- Origin: United States
- Genres: Rock
- Years active: 1979–1987
- Label: A&M Records
- Past members: David Baerwald David Ricketts

= David & David =

American rock duo

David & David (stylized as David + David) was an American rock duo composed of Los Angeles–based studio musicians David Baerwald and David Ricketts. They are best known for their debut single "Welcome to the Boomtown" from the album Boomtown.

Baerwald and Rickets attributed part of their decision in forming David & David to their dissatisfaction with their previous bands. The album Boomtown was produced by Davitt Sigerson and peaked at number 39 on the U.S. Billboard Top Pop Albums chart. It was certified Gold in the U.S. by the RIAA. The abum also reached number 33 in New Zealand. "Welcome to the Boomtown" reached number 37 on the Billboard Hot 100 in 1986 and number eight on the Billboard Album Rock Tracks chart. It also peaked at number 27 in Australia. The follow-up single, "Swallowed by the Cracks" reached number 14 on the Album Rock Tracks chart, while "Ain't So Easy" peaked at number 51 on the Hot 100 and number 17 on the Album Rock Tracks chart.

Following the release of Boomtown, David & David embarked on a tour that began in November 1986. David & David disbanded shortly after Boomtown, and Baerwald and Ricketts continued to work with other musicians. They both collaborated with Sheryl Crow on her 1993 debut LP, Tuesday Night Music Club.

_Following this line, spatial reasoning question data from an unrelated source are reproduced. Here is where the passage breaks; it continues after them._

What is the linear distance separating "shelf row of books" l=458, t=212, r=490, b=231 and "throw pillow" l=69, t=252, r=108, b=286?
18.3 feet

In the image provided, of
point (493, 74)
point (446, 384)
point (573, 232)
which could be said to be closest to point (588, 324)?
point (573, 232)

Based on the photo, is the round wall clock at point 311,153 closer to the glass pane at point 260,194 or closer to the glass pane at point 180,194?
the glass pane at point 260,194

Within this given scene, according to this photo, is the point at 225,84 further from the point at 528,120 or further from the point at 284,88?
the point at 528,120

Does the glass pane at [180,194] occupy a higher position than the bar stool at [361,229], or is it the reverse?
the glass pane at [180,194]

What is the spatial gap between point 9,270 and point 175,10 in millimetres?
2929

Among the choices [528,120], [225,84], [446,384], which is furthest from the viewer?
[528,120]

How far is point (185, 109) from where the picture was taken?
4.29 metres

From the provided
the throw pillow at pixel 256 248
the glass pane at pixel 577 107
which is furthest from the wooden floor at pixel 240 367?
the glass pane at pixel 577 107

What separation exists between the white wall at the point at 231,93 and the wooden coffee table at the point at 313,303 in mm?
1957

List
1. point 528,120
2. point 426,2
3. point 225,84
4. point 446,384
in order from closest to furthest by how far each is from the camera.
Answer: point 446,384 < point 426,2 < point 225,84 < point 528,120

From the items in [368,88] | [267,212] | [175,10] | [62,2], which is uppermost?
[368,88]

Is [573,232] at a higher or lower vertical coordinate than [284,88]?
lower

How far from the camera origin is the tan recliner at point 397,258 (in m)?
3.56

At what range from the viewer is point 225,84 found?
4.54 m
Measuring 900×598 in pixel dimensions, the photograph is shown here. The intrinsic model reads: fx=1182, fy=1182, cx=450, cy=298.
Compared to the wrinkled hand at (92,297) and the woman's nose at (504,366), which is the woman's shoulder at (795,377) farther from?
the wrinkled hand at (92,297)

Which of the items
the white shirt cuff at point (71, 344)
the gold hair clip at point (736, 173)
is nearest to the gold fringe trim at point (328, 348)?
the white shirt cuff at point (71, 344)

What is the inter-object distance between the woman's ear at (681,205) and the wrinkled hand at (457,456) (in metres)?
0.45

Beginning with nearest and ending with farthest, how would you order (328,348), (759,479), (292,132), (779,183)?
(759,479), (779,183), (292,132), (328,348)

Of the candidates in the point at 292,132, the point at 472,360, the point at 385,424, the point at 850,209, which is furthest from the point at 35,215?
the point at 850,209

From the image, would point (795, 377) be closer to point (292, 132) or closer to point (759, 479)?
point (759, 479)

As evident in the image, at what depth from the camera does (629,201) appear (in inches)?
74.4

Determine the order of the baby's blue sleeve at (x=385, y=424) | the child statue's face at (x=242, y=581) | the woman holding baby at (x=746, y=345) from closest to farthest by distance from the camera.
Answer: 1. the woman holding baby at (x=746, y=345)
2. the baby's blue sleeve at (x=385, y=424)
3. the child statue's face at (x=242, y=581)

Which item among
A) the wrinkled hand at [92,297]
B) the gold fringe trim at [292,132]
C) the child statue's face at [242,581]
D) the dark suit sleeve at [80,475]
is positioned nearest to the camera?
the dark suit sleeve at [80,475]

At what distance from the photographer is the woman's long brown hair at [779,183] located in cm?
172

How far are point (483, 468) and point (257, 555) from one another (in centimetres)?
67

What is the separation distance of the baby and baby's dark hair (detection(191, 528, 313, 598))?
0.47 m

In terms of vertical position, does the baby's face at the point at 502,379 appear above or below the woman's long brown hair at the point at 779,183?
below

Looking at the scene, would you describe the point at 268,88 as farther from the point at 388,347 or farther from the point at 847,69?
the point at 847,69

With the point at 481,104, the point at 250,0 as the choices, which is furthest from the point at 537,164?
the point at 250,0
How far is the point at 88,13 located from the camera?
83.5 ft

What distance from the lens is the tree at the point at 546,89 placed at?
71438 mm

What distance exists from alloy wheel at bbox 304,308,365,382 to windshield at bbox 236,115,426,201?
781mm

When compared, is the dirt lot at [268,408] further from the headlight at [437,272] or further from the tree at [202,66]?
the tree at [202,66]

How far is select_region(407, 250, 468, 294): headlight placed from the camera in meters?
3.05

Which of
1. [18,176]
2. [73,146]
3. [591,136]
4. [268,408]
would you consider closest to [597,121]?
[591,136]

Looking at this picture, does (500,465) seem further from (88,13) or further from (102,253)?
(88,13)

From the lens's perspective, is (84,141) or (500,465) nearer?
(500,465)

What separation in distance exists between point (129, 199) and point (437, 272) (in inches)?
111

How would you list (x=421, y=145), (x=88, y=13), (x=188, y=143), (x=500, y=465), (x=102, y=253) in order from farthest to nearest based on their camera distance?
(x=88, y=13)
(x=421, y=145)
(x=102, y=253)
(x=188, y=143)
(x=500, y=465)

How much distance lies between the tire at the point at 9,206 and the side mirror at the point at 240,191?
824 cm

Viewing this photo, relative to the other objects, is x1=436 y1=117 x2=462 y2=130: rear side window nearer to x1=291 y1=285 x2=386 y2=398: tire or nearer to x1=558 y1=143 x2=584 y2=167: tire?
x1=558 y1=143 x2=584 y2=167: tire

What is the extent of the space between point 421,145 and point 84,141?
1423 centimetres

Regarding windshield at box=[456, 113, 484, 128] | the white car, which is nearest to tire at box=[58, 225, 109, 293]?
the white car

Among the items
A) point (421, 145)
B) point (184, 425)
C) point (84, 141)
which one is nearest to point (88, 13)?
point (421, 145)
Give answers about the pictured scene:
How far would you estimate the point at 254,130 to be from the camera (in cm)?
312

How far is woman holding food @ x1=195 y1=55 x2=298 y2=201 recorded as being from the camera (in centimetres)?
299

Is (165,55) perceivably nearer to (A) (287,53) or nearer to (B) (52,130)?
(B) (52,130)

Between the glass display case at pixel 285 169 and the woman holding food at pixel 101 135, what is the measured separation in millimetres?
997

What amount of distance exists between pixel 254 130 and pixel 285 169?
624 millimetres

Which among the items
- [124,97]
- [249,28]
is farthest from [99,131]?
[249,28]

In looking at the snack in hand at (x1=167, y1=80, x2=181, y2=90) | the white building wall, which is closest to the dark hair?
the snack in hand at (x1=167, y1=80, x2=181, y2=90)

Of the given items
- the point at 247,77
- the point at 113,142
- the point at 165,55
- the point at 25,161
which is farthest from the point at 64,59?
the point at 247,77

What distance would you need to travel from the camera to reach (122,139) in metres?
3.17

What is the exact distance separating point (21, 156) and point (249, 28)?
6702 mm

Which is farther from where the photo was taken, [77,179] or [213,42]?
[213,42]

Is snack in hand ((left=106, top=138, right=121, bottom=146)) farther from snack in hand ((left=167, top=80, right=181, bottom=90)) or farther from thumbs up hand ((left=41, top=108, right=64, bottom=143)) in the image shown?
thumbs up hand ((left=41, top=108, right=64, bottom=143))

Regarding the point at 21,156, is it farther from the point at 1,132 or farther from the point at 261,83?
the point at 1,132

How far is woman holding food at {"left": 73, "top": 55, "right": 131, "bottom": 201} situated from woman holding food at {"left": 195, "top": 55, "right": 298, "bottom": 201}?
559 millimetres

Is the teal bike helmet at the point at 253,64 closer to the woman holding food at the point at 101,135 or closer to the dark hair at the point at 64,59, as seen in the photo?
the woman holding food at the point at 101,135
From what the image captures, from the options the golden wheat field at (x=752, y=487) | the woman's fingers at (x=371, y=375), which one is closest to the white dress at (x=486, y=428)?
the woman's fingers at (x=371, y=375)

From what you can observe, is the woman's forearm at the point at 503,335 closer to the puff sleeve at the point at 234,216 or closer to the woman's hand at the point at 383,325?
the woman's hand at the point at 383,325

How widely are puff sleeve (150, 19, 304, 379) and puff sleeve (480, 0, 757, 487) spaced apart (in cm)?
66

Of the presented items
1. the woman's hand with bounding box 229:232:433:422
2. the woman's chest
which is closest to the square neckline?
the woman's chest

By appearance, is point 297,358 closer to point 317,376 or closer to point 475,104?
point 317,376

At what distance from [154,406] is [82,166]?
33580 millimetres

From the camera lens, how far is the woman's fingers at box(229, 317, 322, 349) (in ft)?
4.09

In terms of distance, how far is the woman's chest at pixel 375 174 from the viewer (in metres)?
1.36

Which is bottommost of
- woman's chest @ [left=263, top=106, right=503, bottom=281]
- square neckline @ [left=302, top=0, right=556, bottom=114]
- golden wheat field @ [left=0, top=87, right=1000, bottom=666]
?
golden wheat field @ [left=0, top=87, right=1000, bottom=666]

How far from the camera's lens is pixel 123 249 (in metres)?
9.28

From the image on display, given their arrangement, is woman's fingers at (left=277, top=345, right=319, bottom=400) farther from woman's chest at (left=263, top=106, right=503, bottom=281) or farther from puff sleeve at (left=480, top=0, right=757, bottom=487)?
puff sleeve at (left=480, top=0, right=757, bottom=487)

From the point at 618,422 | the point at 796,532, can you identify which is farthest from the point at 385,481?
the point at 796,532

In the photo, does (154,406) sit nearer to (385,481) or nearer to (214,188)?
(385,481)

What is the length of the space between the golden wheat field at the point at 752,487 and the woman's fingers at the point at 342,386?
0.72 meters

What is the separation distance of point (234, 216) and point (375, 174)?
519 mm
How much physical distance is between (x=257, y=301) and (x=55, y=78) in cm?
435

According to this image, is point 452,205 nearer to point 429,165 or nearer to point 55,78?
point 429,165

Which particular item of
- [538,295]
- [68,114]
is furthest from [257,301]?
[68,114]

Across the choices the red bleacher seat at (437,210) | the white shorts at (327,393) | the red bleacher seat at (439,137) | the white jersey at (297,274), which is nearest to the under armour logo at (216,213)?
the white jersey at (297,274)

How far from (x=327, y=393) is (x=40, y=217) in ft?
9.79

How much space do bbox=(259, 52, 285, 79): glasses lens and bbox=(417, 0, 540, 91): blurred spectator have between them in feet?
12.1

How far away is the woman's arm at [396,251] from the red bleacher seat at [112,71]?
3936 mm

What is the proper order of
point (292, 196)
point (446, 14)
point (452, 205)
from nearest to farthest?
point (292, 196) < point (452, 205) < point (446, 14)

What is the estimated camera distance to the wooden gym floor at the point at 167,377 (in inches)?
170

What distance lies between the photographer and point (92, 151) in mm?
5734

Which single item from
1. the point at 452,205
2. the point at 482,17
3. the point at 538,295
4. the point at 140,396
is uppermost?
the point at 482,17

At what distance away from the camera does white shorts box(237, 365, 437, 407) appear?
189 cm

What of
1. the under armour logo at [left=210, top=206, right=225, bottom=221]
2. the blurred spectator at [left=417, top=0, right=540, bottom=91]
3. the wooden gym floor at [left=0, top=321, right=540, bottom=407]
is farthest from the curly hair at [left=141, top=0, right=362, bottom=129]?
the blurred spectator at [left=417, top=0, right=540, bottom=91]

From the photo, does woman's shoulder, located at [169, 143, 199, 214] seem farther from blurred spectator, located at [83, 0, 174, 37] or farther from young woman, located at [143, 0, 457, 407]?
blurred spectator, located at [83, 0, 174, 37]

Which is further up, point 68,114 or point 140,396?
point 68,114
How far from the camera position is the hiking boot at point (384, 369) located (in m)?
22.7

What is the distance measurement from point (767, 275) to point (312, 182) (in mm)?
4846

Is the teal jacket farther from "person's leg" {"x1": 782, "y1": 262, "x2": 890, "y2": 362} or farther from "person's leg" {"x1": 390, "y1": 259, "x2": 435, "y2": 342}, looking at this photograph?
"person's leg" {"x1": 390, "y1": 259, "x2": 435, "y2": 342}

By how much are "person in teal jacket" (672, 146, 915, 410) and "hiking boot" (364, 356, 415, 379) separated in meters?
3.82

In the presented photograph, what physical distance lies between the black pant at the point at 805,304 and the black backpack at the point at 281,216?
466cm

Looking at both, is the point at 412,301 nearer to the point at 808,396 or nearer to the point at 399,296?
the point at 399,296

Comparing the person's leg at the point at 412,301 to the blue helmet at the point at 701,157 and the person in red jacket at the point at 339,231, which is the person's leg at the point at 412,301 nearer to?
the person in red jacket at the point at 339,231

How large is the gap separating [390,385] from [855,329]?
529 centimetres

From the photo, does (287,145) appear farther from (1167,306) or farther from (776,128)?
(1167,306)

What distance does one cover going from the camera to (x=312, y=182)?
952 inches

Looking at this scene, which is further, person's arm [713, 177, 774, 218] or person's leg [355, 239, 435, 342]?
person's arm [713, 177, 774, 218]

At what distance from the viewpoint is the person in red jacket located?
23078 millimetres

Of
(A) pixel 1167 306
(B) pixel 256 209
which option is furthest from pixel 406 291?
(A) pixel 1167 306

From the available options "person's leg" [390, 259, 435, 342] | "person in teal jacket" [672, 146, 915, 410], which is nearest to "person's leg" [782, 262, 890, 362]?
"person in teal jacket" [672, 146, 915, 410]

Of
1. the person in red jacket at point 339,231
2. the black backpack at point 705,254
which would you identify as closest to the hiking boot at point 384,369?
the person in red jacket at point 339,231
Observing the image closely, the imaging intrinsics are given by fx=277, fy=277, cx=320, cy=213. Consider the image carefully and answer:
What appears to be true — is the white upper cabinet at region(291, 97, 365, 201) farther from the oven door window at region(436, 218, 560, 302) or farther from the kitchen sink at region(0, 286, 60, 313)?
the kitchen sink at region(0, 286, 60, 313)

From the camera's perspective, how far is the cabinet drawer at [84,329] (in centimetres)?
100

It was reported in 2016 that the duo were working on a second album.

==Discography==

===Studio albums===
- Boomtown (1986)

===Singles===

Title: Release; Peak chart positions; Album
US: US Main; Aus
"Welcome to the Boomtown" (b/w "A Rock for the Forgotten"): 1986; 37; 8; 27; Boomtown
"Swallowed by the Cracks" (b/w "All Alone in the Big City"): —; 14; 96
"Ain't So Easy" (b/w "Swimming in the Ocean"): 1987; 51; 17; 87
"—" denotes a recording that did not chart.